### Consigne 1
Recopiez l'extrait sur Douglass et Washington tel quel, en partant des mots "Washington n’a point" et en vous arrêtant après "poli que moi ?".
### Consigne 2
D'après l'extrait sur Douglass et Washington, dites si chaque affirmation est juste : (a) Douglass déclare à l'aubergiste qu'il n'a pas le préjugé de la couleur ; (b) le chef du train finit par regarder les mains du voyageur ; (c) Washington raconte ce dilemme avec tristesse. Répondez par oui ou non et citez les mots du texte qui tranchent.

### Extrait du texte
+++++

Le même Douglass répondit à un aubergiste qui prétendait ne pouvoir le loger parce qu’il n’avait qu’une chambre où couchait déjà un voyageur blanc : « Qu’à cela ne tienne ! Je n’ai pas le préjugé de la couleur. »

Washington n’a point de ces répliques mordantes ; il se borne à constater que parfois, en chemin de fer, le chef du train se trouve dans un grand embarras. Tel voyageur est-il nègre ou ne l’est-il pas ? Dans le premier cas, il ne peut sous aucun prétexte rester dans le compartiment des blancs, mais dans le second cas on l’insulterait en lui demandant s’il est nègre. Les cheveux, le teint, le nez, les yeux, les mains, rien ne trahit la couleur. Enfin le conducteur s’avise de regarder les pieds. Il est édifié apparemment et laisse le voyageur à sa place. De ce dilemme Washington fut témoin et il le raconte gaiement, tout en ajoutant que son grand homonyme, le fondateur de la République, ripostait, en plein esclavage, à ceux qui lui reprochaient de répondre au salut d’un nègre : « Croyez-vous que je vais lui permettre d’être plus poli que moi ?

+++++

[Extraits de jeux de données étiquetés par boîtes]
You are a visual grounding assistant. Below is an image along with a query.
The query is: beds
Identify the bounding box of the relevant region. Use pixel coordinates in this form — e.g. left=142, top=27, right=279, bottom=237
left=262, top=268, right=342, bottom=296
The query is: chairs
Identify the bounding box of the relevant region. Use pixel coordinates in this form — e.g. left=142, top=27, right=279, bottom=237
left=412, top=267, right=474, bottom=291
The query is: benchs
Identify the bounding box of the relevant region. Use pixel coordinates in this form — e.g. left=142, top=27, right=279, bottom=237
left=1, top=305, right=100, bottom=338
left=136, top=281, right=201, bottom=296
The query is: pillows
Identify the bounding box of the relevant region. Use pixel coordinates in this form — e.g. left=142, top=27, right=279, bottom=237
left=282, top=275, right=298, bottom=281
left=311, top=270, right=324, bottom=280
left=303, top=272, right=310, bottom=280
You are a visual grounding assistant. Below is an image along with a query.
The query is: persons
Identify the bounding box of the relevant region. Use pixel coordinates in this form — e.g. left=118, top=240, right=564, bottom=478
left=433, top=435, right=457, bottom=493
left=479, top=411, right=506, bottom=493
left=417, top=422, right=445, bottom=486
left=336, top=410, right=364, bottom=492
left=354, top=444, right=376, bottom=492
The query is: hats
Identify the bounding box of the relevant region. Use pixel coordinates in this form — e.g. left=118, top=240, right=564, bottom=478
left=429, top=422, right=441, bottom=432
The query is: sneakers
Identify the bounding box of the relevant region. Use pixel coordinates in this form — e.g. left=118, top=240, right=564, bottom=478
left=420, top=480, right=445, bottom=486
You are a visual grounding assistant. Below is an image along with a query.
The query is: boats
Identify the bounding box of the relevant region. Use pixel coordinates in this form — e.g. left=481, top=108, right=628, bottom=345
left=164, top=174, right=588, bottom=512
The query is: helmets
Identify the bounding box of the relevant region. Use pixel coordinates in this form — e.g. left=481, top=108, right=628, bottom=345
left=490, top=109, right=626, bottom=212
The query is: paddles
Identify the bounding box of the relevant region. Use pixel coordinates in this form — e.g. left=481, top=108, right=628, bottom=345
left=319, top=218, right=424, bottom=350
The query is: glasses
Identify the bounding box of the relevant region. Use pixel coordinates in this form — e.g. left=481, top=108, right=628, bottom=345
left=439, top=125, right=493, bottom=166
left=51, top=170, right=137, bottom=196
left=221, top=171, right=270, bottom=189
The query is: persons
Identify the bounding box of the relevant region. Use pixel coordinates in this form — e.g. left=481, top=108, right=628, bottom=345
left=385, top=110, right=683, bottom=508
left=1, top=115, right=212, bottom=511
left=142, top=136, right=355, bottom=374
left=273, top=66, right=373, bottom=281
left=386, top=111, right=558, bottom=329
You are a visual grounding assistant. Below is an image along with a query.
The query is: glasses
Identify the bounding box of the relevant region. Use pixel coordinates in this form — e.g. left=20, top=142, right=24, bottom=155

+++++

### Réponse attendue 1
Washington n’a point de ces répliques mordantes ; il se borne à constater que parfois, en chemin de fer, le chef du train se trouve dans un grand embarras. Tel voyageur est-il nègre ou ne l’est-il pas ? Dans le premier cas, il ne peut sous aucun prétexte rester dans le compartiment des blancs, mais dans le second cas on l’insulterait en lui demandant s’il est nègre. Les cheveux, le teint, le nez, les yeux, les mains, rien ne trahit la couleur. Enfin le conducteur s’avise de regarder les pieds. Il est édifié apparemment et laisse le voyageur à sa place. De ce dilemme Washington fut témoin et il le raconte gaiement, tout en ajoutant que son grand homonyme, le fondateur de la République, ripostait, en plein esclavage, à ceux qui lui reprochaient de répondre au salut d’un nègre : « Croyez-vous que je vais lui permettre d’être plus poli que moi ?

### Réponse attendue 2
(a) Oui : « Je n’ai pas le préjugé de la couleur. »
(b) Non : « Enfin le conducteur s’avise de regarder les pieds. »
(c) Non : « il le raconte gaiement »